Fagan, along with other senior medical professionals, published a letter in the South African Medical Journal late last month sharing the same concern. 

“[We] have witnessed how the intense focus on Covid has created a backlog of patients with non-Covid diseases who are not able to access care. Many cancer diagnoses, and hence treatments, have been delayed, as have joint replacements and cataract surgery. Patients with diabetes, asthma and other chronic illnesses have missed appointments. Many are unable to access medications.” 

In Wuhan, China, the solution was to put Covid-19 patients outside of the existing treatment system. Learning from fever clinics, the state created a system where people with possible symptoms were screened, tested and treated without going through the usual healthcare system.

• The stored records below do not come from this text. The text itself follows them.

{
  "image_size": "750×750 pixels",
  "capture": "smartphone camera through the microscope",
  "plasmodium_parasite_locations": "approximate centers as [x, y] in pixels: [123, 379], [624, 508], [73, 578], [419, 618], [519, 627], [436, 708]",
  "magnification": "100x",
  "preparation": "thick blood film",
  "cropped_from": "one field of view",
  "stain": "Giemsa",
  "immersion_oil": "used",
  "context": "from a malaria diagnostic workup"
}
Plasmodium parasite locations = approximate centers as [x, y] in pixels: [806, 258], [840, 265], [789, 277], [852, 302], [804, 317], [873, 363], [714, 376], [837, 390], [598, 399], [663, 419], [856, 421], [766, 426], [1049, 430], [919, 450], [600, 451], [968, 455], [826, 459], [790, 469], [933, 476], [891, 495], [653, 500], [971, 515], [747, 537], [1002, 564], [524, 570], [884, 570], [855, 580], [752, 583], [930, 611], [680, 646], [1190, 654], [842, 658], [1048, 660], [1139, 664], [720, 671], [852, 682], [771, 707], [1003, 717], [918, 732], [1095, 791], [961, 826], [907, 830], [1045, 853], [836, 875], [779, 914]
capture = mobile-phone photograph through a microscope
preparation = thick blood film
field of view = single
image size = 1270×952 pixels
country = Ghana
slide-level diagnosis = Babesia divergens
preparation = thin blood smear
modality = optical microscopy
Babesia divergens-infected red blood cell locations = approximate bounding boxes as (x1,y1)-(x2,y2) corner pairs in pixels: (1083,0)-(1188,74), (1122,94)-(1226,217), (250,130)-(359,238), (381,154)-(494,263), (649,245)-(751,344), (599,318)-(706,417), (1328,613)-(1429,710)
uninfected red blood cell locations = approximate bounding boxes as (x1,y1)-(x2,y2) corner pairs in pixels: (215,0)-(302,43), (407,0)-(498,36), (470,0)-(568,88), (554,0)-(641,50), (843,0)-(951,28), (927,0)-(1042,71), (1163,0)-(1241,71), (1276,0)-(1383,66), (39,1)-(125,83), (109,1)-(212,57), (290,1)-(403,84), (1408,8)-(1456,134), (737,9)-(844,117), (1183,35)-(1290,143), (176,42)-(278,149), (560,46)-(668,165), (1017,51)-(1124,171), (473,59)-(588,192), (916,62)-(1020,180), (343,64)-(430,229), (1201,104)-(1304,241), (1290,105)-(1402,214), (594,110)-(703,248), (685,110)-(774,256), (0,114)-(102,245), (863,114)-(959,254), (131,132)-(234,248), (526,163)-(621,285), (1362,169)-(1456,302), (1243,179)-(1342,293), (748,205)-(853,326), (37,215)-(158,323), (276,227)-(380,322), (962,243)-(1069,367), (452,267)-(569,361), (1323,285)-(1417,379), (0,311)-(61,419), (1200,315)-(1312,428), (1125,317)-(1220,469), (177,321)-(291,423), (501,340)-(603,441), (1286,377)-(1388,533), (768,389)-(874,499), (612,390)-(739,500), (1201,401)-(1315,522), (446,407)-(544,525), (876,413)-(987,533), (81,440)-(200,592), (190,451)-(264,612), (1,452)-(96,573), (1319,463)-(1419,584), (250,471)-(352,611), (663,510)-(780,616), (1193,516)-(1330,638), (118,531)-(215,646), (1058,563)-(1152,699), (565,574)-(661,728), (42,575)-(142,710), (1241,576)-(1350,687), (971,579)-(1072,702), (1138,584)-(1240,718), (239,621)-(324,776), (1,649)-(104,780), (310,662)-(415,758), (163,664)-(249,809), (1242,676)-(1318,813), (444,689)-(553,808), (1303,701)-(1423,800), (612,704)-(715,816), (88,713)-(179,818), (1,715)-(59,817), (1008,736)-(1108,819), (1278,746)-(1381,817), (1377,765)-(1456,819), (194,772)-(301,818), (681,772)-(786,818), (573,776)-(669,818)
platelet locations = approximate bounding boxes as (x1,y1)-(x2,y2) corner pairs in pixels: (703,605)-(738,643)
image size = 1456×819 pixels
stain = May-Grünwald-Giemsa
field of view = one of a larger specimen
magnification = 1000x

Last week, the Western Cape government announced projections that the province would reach its peak of infections by July. Already there is strain on its public health sector, with intensive care unit beds reported to be at their maximum. 

How it will work 

The Western Cape department of health responded to the M&G by saying the province’s Covid-19 hospitals would be primarily staffed by doctors and nurses from the public sector, as well as other healthcare workers that will be recruited for the duration of the pandemic.

Department head Keith Cloete said the dedicated hospitals would be used for patients presenting with mild symptoms who required hospitalisation. These hospitals would be overseen by existing managers from within the system and would be staffed by general doctors and  nurses who are currently being recruited.

Cloete denied that senior specialist doctors would be deployed: “Specialists will continue to work at tertiary hospitals. The more moderate and severe Covid-19 cases are being managed at tertiary hospitals.”

As a result, Cloete said: “This has an impact on the availability of critical care beds, which impacts on the ability of surgeons to operate on patients that would require critical care post-operatively. It is for this reason that all elective [non-urgent] surgical procedures have been postponed until the current wave of Covid-19 cases has subsided.” 

Meanwhile, the Western Cape government confirmed this week that it was changing its testing protocol in the Cape Town metropole to only test high-risk vulnerable people for the virus. These include those over the age of 55, people who are admitted to hospital with Covid-19 symptoms and people with comorbidities such as hypertension, diabetes and HIV. 

This is after the National Health Laboratory Service said that a backlog of tests for the province had grown to 27 000.